Yesterday, the Speaker of the House (John Boehner) announced that a compromise is forthcoming to alleviate, for one year, the pending 24% payment reduction to the Physician Fee Schedule arising out of the current SGR formula. Ten days or so ago I wrote a post regarding a House bill that repealed the SGR but contained a “poison-pill” provision assuring its death in the Senate ( http://wp.me/ptUlY-gm ). As is the common methodology in Congress today, this initiative is a “patch”; another extension of the current status quo, delaying any SGR implications for one year. Alas, while the SGR demands fixing, permanently, no traction is available among the parties to resolve the issue.
What the compromise does and doesn’t do is as much the center of debate as any efforts to replace the SGR with a more permanent formula. In summary, the compromise;
- Staves off the 24% cut but doesn’t restore any cuts related to sequestration.
- It delays the implementation for hospitals of the 2 midnight rule for another six months. The 2 midnight rule essentially reduces Medicare payments to hospitals for short in-patient stays. It requires admitting physicians to have justification for the inpatient stay and if the same is lacking, the stay could be deemed (by RAC auditors) outpatient observation and thus, paid under Part B at a lower rate. The Bill would delay RAC auditors ability to review such stays until March of 2015 and give CMS authority in the interim and beyond, the ability to probe and educate but not re-classify stays.
- It extends the implementation of ICD-10 for one more year.
- It extends certain programs that provide additional funding for rural hospitals.
While no one wins under these compromises, the Patch is likely to pass both houses quickly, viewed as a better alternative than the SGR cuts.

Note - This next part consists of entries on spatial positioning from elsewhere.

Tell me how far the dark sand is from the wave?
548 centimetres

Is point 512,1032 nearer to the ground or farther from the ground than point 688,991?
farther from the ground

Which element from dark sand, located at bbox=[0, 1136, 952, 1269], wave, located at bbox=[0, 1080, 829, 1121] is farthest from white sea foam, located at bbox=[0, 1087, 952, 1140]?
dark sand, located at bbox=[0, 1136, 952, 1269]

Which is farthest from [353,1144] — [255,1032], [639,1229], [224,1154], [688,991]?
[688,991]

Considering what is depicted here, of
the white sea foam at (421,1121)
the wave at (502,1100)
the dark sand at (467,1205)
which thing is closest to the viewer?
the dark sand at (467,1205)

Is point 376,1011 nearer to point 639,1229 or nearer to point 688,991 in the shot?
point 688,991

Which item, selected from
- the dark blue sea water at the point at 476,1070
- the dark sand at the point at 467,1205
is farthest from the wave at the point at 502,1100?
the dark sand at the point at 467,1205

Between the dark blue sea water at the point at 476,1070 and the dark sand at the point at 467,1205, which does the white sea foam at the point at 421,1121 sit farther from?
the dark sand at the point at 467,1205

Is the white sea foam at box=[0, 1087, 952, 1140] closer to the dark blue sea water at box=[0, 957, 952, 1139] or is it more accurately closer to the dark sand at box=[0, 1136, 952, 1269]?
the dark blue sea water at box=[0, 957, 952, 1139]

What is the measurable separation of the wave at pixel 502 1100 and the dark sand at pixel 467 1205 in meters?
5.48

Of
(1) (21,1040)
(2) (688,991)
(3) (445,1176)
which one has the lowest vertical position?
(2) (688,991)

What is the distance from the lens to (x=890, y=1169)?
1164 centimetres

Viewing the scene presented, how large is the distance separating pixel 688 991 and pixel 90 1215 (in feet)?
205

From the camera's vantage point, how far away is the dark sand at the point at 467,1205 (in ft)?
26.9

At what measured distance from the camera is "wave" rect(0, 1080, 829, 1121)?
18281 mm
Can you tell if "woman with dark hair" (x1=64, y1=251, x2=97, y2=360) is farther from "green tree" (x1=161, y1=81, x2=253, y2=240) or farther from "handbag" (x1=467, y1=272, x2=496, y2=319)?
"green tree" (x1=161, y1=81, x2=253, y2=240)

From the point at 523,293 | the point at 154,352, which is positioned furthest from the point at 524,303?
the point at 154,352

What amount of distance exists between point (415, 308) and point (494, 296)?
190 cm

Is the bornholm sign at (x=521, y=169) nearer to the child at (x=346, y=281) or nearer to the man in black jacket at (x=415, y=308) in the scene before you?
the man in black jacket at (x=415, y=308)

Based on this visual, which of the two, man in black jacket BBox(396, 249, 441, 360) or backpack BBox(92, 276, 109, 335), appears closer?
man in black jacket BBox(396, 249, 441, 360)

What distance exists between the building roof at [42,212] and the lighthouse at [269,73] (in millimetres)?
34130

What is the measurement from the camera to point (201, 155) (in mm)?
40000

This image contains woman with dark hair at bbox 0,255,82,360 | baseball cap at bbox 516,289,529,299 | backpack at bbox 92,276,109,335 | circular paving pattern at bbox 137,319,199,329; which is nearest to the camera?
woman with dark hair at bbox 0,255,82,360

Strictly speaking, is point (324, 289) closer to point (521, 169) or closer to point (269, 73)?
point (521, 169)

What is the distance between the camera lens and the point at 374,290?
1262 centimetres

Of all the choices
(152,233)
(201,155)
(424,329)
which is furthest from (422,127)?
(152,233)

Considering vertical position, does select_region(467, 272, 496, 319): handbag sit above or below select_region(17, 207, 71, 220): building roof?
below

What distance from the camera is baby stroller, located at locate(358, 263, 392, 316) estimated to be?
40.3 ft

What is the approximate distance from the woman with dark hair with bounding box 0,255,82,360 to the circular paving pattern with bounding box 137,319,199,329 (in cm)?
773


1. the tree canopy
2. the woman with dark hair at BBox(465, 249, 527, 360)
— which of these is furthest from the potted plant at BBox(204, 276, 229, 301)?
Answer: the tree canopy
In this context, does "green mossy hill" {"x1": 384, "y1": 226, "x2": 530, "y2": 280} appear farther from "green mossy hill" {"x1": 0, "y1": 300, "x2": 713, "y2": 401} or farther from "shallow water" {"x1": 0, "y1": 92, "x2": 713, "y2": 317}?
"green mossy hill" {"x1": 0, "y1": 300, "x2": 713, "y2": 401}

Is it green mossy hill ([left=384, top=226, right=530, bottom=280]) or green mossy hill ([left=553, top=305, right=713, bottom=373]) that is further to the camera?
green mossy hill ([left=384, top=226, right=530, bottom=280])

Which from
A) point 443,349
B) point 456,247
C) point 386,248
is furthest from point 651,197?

For post-acute providers, this is good enough news as the therapy fee schedule was subject to the same 24% reduction.
Interesting to note is that while the Bill extends the implementation of the 2 midnight rule, it doesn’t address the backlog of Administrative Appeals that continues to mount due to the Medicare RAC initiative. This backlog is enormous and growing and it is the sole source initially, for providers to appeal RAC decisions. I know of multiple providers today in the appeal queue waiting for a review of what appears to be, many erroneous determinations and shabby reviews of claims. More on this in another post – later.